Here we take the ‘Top 10’ from the panel and discussion: 10 important things for historians to remember when writing and submitting their first journal article.

From our panelists and audience on July 21st, and once again, Dr. Thanks to Sarah Johannesen for choosing and summarizing 10 points to remember in this post.

How To Get An Academic Article Published

ECR panelist Sascha Rasmussen took his first article from a section of his thesis that ‘does not require much theoretical scaffolding, it is self-contained. It makes a solid point’. In your thesis you can take the reader, the article should ‘get them to the point and 8000 (ish) words is shorter than you think.’

What Is Open Access?

, discusses which journals are best suited for your research – and the importance of researching using their websites to do so.

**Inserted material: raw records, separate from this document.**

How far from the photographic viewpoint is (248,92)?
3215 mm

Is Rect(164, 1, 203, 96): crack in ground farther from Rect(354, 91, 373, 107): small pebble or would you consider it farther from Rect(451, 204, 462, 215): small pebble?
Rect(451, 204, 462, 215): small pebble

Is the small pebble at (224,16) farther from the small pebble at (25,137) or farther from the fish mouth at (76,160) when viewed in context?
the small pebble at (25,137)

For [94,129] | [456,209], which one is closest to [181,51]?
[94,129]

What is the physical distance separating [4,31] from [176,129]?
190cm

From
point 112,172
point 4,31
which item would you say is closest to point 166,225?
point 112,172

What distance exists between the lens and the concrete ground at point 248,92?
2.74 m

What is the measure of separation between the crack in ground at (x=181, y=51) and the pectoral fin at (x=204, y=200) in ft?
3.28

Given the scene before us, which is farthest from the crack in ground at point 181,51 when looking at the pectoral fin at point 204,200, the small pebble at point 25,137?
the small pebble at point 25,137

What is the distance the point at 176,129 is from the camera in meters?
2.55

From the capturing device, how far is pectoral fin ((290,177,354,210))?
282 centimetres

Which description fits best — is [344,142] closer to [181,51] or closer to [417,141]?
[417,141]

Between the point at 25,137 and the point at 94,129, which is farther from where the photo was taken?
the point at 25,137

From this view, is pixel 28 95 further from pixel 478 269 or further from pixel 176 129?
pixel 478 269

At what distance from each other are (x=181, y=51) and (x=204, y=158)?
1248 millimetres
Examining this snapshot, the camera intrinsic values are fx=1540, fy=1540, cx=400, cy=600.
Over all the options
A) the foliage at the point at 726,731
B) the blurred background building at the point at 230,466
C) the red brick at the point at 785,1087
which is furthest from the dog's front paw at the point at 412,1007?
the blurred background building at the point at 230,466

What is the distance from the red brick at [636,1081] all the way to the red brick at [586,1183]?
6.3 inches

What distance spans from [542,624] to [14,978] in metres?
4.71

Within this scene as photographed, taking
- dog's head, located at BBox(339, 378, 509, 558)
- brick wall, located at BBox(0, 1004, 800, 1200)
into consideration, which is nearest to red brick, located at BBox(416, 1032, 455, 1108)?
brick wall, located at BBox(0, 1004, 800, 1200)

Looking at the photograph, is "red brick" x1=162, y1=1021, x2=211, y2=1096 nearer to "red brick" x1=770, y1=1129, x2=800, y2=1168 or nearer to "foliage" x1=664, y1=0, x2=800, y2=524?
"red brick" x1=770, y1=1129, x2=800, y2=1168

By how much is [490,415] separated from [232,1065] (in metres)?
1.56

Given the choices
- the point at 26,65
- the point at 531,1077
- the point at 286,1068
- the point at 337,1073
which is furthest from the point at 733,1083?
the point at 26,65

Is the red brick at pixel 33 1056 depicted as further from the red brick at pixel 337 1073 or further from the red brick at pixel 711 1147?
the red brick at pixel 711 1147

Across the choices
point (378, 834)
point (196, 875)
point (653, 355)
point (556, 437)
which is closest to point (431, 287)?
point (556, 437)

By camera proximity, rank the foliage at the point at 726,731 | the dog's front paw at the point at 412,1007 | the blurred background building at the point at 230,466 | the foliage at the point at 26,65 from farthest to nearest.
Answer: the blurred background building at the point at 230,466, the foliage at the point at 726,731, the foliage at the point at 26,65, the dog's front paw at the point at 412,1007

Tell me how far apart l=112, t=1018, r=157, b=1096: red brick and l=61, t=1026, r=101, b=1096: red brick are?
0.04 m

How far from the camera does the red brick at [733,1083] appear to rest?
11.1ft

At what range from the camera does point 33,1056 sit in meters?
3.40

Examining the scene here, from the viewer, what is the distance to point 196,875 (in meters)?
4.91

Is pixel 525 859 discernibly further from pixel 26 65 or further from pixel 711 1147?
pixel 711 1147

‘Sites provide information about the journal’s core mandate or goals and may indicate an openness to new methodological approaches that are particularly suited to your research or interest in a particular type of research. If you dive into the table of contents of a new issue of a journal, you’ll also get a sense of the journal’s tone, you can sample articles to get more familiar.

Other important information can also be found online such as length limits, style guidelines, submission instructions and contact details for editors.

ECR Panelist Dr. Dia Gupta advises that if you don’t want an academic career, or one that doesn’t work, ‘it’s not worth investing the time to publish in a top-rated journal’. You can think of other ways to expose your research to the world, ‘make it a trade book and get a more popular readership’.

Open Access.network: Editing Open Access Journal

‘Publishing in journals is one kind of approach, and it’s about evaluating that kind of approach with many other kinds of approaches that you can do as well’.

Professor Emma Griffin, President of the Royal Historical Society, has recently resigned from her post as Co-Editor.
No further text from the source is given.